This is the code repo for the research project Model Variablilty to investigate the variability of deep learning models and how variance based metrics can be used to debug deep learning models.
This is a summary of how to runs various scripts. The process of running the experiment is as following:
- Prepare the data
- Train the models
- Analyze and generate result
- Use the "azureml_py36_pytorch" anaconda env as the base (Already in the new node).
- You also need to mount the mlvariance to "~/teamdrive/mlvariance".
- Install packages to "azureml_py36_pytorch" using:
- python3 -m pip install --disable-pip-version-check --extra-index-url https://azuremlsdktestpypi.azureedge.net/K8s-Compute/D58E86006C65 azureml_contrib_k8s
Data preparation scripts are located under the folder prepare_data.
prepare_artificial_compas.py and prepare_holdout_compas.py prepare COMPAS data for two scenarios: artificial correlated features and holding out clustered sets.
The path to the data is hard coded in the scripts. Change them to point to the correct path if needed.
prepare_holdout_cifar10.py prepares CIFAR10 data for holdout scenarios.
The script takes two arguments:
-
The data_folder that would contain the prepared data. This should be pointed to ~/teamdrive/mlvariance/data if run from GPU dev machine.
-
The mode which represents the scenario:
-
holdout: holdout a portion of class 0
-
holdout-dup: holdout a portion of class 0 with duplication so the number of training examples is evently distributed across all classes
-
augmentation: convert a portion of class 0 to grayscale
-
augmentation-all: convert a portion of all classes to grayscale
prepare_holdout_cifar100-cifar10.py prepares CIFAR100 data for holdout scenarios.
The script takes two arguments:
-
The data_folder that would contain the prepared data. This should be pointed to ~/teamdrive/mlvariance/data if run from GPU dev machine.
-
The mode which represents the scenario:
- holdout: holdout a portion of a subclass. The list of subclasses are hard coded in the script.
local_export_images_cifar100.py: export images to display in html report
There are various training scripts for different datasets for COMPAS, CIFAR10, and CIFAR100
To train the models for the COMPAS dataset, you can run one of several scripts
- main_compas.py: for training with original COMPAS dataset
- main_artificial_compas.py: for training using COMPAS dataset with artificial correlated features
- main_holdout_compas.py: for training using COMPAS dataset with holdout clusted set
To train models for CIFAR10 and CIFAR100, the AML platform would be used. To schedule the training jobs, the script cluster_schedulel_all.py can be used. This is a master script that queue jobs to the AML cluster. The script take a single argument local_teamdrive_folder which should point to ~/teamdrive/mlvariance. There should be a config.json file with the subscription info for the AML cluster. This is the information from [https://dev.azure.com/msresearch/GCR/_wiki/wikis/GCR.wiki/3438/AML-K8s-(aka-ITP)-Overview] under the table Connection Details.

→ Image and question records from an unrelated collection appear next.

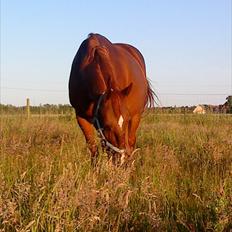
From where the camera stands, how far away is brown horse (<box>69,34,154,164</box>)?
4.86 metres

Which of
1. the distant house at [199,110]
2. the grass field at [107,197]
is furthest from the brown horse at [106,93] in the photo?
the distant house at [199,110]

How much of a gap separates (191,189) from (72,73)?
10.4 feet

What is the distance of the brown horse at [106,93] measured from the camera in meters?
4.86

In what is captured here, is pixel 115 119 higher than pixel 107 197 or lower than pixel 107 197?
higher

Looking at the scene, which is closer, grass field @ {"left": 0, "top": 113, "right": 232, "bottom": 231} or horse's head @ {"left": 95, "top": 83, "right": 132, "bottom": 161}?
grass field @ {"left": 0, "top": 113, "right": 232, "bottom": 231}

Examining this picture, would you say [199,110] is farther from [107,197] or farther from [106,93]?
[107,197]

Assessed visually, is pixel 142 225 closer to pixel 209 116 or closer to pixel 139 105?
pixel 139 105

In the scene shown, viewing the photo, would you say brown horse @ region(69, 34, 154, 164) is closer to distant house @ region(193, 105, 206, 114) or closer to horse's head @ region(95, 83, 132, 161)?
horse's head @ region(95, 83, 132, 161)

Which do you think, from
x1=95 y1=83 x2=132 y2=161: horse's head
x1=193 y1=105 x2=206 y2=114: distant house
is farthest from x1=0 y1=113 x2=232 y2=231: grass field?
x1=193 y1=105 x2=206 y2=114: distant house

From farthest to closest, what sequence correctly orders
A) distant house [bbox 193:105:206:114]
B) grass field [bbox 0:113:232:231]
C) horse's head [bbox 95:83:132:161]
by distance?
distant house [bbox 193:105:206:114] < horse's head [bbox 95:83:132:161] < grass field [bbox 0:113:232:231]

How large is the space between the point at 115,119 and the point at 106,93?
1.44 feet

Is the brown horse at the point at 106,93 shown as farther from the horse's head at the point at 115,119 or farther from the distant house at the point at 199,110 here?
the distant house at the point at 199,110

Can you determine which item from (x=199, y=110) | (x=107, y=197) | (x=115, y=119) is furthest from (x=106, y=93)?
(x=199, y=110)

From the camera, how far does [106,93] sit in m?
5.15
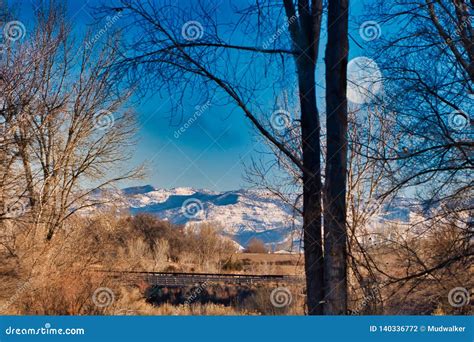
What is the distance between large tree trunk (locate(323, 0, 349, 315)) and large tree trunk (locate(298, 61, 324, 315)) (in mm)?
170

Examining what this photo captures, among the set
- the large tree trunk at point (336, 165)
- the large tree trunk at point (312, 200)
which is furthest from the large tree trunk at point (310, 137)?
the large tree trunk at point (336, 165)

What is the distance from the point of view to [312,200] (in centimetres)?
459

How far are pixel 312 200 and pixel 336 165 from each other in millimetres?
421

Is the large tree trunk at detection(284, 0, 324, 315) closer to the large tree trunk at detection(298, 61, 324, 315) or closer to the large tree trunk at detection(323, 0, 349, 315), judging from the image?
the large tree trunk at detection(298, 61, 324, 315)

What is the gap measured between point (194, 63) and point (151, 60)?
1.57 ft

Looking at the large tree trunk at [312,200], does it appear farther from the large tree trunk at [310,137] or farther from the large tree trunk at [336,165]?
the large tree trunk at [336,165]

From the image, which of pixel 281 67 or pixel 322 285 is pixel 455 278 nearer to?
pixel 322 285

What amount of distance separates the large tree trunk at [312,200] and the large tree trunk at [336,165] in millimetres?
170

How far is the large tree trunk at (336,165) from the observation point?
14.1ft

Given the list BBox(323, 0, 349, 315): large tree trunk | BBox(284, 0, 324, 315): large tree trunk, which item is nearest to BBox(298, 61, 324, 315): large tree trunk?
BBox(284, 0, 324, 315): large tree trunk

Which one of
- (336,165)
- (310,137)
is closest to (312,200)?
(336,165)

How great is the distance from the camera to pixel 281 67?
5.08 meters

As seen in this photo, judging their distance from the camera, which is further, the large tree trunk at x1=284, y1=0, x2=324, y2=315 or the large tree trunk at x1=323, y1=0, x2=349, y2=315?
the large tree trunk at x1=284, y1=0, x2=324, y2=315

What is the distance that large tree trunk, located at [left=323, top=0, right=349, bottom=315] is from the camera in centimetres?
429
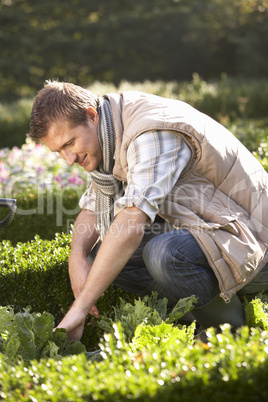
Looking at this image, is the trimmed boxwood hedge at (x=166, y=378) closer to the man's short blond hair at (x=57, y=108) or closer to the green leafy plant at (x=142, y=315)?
the green leafy plant at (x=142, y=315)

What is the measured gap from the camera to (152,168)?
7.75ft

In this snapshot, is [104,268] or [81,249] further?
[81,249]

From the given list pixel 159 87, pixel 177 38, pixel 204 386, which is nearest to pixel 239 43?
pixel 177 38

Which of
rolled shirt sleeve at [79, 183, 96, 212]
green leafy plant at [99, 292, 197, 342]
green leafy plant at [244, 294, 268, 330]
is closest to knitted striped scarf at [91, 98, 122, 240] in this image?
rolled shirt sleeve at [79, 183, 96, 212]

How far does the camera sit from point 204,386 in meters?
1.51

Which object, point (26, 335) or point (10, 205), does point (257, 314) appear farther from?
point (10, 205)

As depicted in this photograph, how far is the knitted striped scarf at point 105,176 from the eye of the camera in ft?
8.58

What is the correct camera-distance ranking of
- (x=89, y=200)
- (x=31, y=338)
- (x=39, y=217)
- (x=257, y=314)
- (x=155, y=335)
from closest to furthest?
1. (x=155, y=335)
2. (x=31, y=338)
3. (x=257, y=314)
4. (x=89, y=200)
5. (x=39, y=217)

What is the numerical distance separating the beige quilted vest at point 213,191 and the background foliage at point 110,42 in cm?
2056

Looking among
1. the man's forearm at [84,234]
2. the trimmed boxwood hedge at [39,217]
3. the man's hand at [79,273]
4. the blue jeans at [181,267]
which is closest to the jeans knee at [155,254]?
the blue jeans at [181,267]

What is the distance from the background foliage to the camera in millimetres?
22688

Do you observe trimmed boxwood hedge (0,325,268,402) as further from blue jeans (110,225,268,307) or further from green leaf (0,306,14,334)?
blue jeans (110,225,268,307)

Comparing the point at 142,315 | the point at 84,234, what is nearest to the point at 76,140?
the point at 84,234

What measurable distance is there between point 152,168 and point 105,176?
537 mm
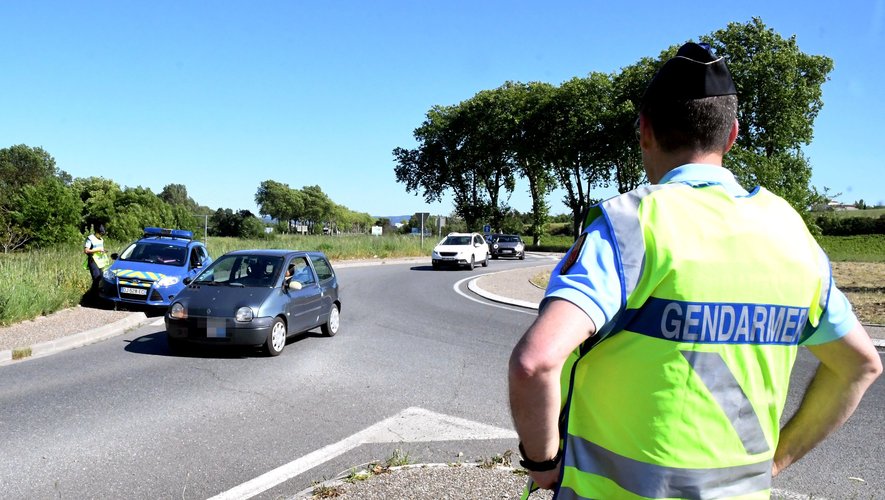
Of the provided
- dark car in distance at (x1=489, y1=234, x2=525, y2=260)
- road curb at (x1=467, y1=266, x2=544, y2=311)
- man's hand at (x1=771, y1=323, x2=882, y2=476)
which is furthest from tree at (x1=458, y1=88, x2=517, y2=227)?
man's hand at (x1=771, y1=323, x2=882, y2=476)

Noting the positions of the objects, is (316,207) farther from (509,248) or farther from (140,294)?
(140,294)

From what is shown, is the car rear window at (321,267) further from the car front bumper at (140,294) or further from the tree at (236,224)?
the tree at (236,224)

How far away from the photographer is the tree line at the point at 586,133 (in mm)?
A: 36438

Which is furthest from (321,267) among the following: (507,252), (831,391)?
(507,252)

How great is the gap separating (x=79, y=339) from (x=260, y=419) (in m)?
5.68

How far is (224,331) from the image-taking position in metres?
8.84

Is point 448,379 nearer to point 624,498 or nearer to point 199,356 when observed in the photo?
point 199,356

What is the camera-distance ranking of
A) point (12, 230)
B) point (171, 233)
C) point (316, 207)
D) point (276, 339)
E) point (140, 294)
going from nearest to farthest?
point (276, 339)
point (140, 294)
point (171, 233)
point (12, 230)
point (316, 207)

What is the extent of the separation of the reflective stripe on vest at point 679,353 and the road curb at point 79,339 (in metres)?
9.45

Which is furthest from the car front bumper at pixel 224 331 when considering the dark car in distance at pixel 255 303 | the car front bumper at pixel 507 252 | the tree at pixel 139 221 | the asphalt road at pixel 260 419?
the tree at pixel 139 221

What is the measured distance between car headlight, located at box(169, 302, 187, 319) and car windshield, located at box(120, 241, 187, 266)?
216 inches

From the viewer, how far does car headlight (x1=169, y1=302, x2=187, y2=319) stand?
8945 mm

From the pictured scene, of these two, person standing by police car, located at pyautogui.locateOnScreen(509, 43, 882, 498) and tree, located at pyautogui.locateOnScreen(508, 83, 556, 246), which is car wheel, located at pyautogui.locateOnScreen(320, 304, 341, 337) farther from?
tree, located at pyautogui.locateOnScreen(508, 83, 556, 246)

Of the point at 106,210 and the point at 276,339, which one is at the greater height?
the point at 106,210
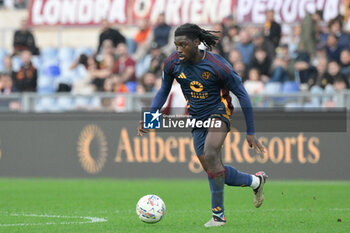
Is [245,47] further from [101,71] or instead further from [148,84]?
[101,71]

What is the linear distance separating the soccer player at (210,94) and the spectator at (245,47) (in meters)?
9.70

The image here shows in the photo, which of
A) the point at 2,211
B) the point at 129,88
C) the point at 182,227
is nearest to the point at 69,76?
the point at 129,88

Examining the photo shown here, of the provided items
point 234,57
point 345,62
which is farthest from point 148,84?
point 345,62

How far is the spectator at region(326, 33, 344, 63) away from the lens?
17.7m

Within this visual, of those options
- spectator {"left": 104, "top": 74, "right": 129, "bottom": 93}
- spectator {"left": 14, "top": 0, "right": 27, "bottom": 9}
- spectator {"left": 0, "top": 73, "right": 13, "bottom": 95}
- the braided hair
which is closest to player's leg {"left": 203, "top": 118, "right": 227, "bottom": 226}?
the braided hair

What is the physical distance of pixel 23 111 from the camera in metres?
17.8

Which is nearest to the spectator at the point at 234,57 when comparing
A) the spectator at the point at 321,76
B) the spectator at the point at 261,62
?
the spectator at the point at 261,62

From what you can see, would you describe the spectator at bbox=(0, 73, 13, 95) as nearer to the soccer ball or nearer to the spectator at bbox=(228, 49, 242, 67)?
the spectator at bbox=(228, 49, 242, 67)

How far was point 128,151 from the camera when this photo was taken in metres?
17.0

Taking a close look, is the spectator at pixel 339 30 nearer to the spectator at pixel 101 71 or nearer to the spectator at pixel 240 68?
the spectator at pixel 240 68

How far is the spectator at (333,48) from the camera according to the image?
58.2ft

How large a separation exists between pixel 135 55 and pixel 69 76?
190cm

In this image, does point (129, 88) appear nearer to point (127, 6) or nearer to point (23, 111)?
point (23, 111)

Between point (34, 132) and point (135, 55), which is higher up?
point (135, 55)
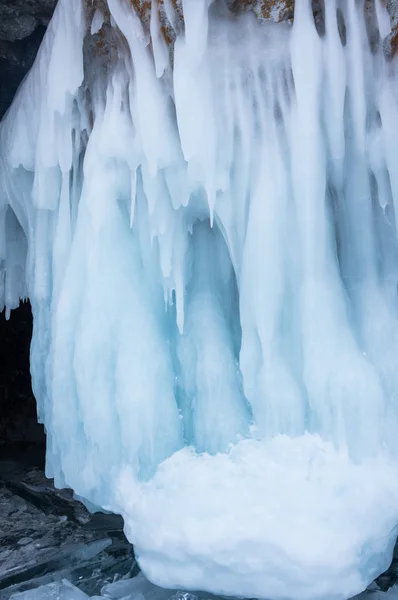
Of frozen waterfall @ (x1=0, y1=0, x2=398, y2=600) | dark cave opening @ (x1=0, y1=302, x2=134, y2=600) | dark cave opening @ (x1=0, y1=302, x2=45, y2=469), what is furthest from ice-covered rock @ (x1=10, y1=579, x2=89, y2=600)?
dark cave opening @ (x1=0, y1=302, x2=45, y2=469)

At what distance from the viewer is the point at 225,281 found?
8.34 ft

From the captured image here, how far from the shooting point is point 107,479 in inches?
90.3

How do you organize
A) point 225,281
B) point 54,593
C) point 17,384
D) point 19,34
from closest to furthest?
point 54,593
point 225,281
point 19,34
point 17,384

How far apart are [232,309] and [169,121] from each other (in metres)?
0.90

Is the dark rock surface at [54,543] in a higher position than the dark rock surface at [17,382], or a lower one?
lower

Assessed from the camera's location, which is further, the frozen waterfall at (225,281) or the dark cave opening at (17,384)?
the dark cave opening at (17,384)

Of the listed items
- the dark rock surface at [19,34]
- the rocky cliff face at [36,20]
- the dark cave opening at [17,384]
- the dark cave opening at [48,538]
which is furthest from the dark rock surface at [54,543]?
the dark rock surface at [19,34]

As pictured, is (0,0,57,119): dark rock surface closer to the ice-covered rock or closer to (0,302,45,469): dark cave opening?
the ice-covered rock

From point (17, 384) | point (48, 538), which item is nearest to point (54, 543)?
point (48, 538)

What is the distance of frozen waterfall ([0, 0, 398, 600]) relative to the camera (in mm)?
1979

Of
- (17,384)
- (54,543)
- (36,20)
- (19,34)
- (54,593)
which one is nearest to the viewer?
(54,593)

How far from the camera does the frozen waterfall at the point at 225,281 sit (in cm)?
198

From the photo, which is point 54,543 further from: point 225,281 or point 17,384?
point 17,384

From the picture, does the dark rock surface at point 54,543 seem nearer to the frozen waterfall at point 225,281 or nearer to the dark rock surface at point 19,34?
the frozen waterfall at point 225,281
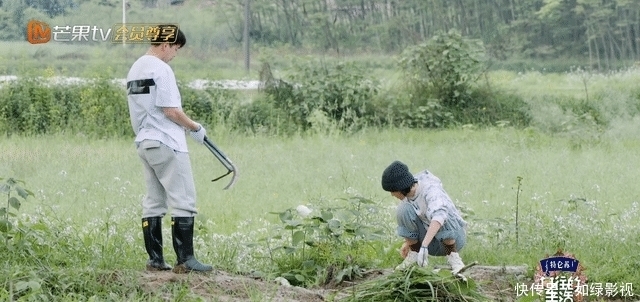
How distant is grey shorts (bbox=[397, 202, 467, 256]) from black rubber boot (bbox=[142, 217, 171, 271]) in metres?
1.28

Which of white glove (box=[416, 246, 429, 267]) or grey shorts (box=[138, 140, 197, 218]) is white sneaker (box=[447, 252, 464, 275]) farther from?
grey shorts (box=[138, 140, 197, 218])

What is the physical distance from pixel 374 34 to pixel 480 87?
2.83m

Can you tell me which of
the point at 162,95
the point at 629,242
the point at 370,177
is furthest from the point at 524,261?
the point at 370,177

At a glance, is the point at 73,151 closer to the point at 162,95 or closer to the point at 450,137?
the point at 450,137

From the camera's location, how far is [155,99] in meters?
5.26

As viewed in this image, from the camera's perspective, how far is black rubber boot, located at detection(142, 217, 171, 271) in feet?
17.6

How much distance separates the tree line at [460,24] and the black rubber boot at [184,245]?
35.3 feet

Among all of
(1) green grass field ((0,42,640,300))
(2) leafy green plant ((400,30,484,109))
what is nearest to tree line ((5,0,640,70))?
(1) green grass field ((0,42,640,300))

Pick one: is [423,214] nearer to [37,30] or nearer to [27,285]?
[27,285]

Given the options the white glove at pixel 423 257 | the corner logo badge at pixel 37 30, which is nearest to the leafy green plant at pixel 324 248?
the white glove at pixel 423 257

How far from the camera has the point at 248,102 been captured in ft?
43.2

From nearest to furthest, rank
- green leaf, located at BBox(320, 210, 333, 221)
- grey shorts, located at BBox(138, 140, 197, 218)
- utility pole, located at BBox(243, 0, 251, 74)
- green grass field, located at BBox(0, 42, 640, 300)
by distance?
1. grey shorts, located at BBox(138, 140, 197, 218)
2. green leaf, located at BBox(320, 210, 333, 221)
3. green grass field, located at BBox(0, 42, 640, 300)
4. utility pole, located at BBox(243, 0, 251, 74)

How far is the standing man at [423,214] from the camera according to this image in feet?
17.8

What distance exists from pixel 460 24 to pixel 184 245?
1170 cm
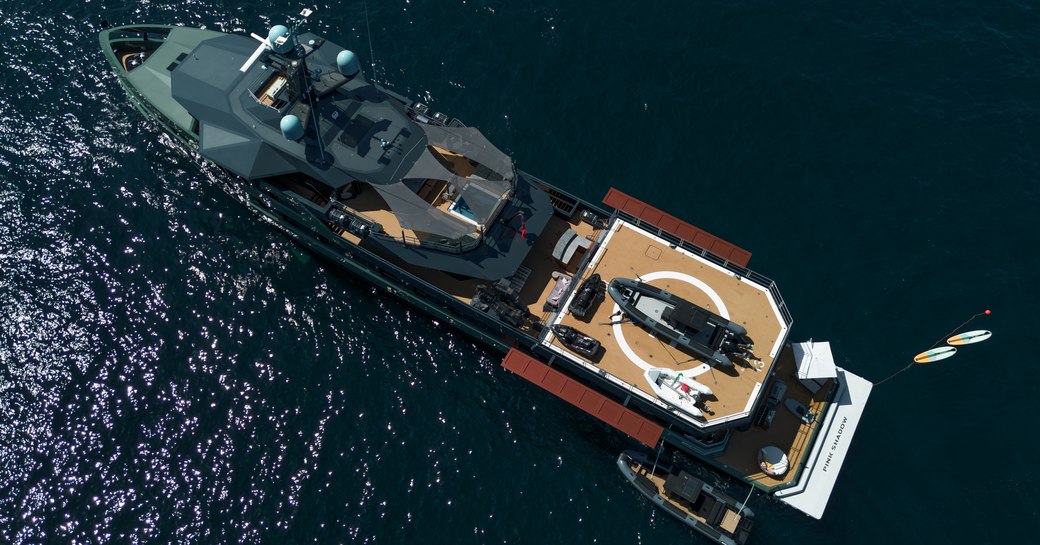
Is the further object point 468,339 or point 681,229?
point 468,339

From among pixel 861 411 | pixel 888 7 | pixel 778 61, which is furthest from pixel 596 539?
pixel 888 7

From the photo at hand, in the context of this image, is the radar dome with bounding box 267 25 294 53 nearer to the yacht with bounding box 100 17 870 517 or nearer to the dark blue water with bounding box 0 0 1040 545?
the yacht with bounding box 100 17 870 517

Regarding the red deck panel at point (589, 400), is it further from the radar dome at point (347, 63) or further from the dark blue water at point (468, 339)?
the radar dome at point (347, 63)

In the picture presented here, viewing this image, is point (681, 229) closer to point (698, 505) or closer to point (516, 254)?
point (516, 254)

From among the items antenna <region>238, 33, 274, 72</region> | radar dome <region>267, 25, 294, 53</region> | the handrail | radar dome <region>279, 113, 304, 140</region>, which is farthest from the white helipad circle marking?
antenna <region>238, 33, 274, 72</region>

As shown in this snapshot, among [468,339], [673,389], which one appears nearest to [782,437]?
[673,389]

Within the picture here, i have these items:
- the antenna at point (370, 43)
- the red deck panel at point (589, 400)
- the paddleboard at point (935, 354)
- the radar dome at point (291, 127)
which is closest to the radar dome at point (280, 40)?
the radar dome at point (291, 127)
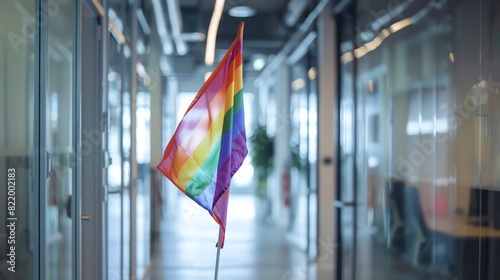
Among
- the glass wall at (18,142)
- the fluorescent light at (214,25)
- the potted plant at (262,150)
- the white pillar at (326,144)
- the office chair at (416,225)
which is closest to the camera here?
the glass wall at (18,142)

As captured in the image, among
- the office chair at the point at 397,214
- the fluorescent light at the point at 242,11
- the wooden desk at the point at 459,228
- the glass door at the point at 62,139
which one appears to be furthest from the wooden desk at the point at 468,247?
the fluorescent light at the point at 242,11

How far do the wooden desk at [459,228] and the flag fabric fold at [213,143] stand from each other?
1642mm

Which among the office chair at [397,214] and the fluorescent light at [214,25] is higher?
the fluorescent light at [214,25]

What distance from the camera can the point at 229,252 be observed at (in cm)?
829

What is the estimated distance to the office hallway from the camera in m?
6.81

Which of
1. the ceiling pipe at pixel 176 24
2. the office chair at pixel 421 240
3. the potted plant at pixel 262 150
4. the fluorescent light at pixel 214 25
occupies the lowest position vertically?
the office chair at pixel 421 240

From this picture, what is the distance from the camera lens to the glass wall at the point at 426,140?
13.2ft

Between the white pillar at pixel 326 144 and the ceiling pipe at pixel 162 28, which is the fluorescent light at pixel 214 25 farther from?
the white pillar at pixel 326 144

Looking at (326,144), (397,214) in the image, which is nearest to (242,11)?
(326,144)

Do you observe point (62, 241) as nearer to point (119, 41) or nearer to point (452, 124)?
point (119, 41)

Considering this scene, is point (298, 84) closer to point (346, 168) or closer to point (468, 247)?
point (346, 168)

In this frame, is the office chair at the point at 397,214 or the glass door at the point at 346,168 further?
the glass door at the point at 346,168

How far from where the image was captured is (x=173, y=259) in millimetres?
7691

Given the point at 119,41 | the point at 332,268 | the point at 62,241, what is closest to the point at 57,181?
the point at 62,241
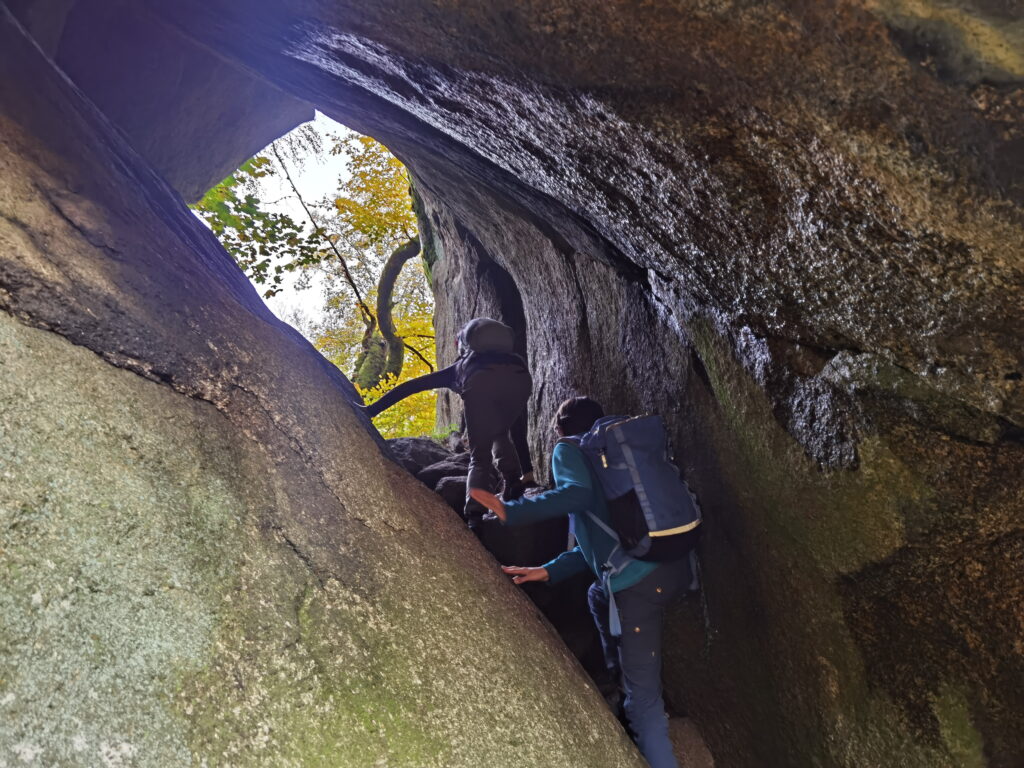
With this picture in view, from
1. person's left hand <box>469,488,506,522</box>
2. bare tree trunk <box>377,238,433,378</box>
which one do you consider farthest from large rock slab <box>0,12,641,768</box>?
bare tree trunk <box>377,238,433,378</box>

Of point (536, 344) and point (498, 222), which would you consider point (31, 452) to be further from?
point (536, 344)

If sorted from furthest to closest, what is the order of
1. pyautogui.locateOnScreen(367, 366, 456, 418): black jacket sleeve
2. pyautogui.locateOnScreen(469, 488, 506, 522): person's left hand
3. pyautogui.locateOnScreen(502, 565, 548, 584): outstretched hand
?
pyautogui.locateOnScreen(367, 366, 456, 418): black jacket sleeve, pyautogui.locateOnScreen(502, 565, 548, 584): outstretched hand, pyautogui.locateOnScreen(469, 488, 506, 522): person's left hand

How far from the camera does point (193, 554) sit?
221 centimetres

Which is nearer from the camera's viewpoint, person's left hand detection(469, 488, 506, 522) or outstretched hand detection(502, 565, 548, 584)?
person's left hand detection(469, 488, 506, 522)

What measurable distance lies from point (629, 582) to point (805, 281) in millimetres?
1998

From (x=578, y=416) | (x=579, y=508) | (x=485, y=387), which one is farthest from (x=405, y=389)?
(x=579, y=508)

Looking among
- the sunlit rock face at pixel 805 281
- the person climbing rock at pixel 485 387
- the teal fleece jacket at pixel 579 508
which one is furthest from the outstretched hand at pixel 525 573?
the sunlit rock face at pixel 805 281

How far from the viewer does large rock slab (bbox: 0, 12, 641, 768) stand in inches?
74.3

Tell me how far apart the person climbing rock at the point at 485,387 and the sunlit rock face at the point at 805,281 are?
4.07ft

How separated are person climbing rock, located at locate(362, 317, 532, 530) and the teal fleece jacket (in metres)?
1.39

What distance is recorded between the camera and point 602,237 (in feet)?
16.1

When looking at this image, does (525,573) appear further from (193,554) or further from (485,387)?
(193,554)

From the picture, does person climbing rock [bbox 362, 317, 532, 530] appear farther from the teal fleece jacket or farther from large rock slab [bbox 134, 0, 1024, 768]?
the teal fleece jacket

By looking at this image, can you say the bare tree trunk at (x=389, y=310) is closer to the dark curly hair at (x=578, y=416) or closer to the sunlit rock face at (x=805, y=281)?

- To train CIFAR10 models uncomment the line runs_list = list_cifar10_runs(...). This function generate the jobs list which consist of single run of cluster_single_cifar10.py
- To train CIFAR100 models uncomment the line runs_list = list_cifar100_runs(...). This function generate the jobs list which consist of single run of cluster_single_cifar100.py
There are several scripts that can be used to generate the analysis result. There are some analysis scripts under the analysis folder.
There are several script to analyze COMPAS result under the analysis folder.
- _analyze.py: analyze COMPAS result without holdout
- _analyze_artificial.py: analyze COMPAS result with artificial correlated features
- _analyze_holdout.py: analyze COMPAS result with holdout cluster set
Run the analyze_cifar10.py script to analyze the accuracy of the CIFAR10 models. This script takes one argument result_folder which should be pointed to ~/teamdrive/mlvariance/result if run in GPU Dev machine.
There are several analysis script for CIFAR100.
-
cluster_single_detail_analysis_cifar100.py: runs this via cluster_schedulel_all.py by uncommenting runs_list = list_cifar100_holdout_analysis_runs(..., "cluster_single_detail_analysis_cifar100.py"). This generates detail analysis for each sample and also create ranking results.
-
cluster_single_saliency_cifar100.py: runs this via cluster_schedulel_all.py by uncommenting runs_list = list_cifar100_holdout_generate_map_runs(...). This generates gradcam images for all samples.
-
cluster_single_detail_analysis_cifar100_html.py: runs this via cluster_schedulel_all.py by uncommenting runs_list = list_cifar100_holdout_analysis_runs(..., "cluster_single_detail_analysis_cifar100_html.py"). This generates detail analysis in the form of html pages for each sample which includes gradcam images.
- analyze_cifar100.py: analyze CIFAR100 models accuracy
- local_merge_rank_report.py: to merge the result once all cluster_single_detail_analysis_cifar100.py has finished.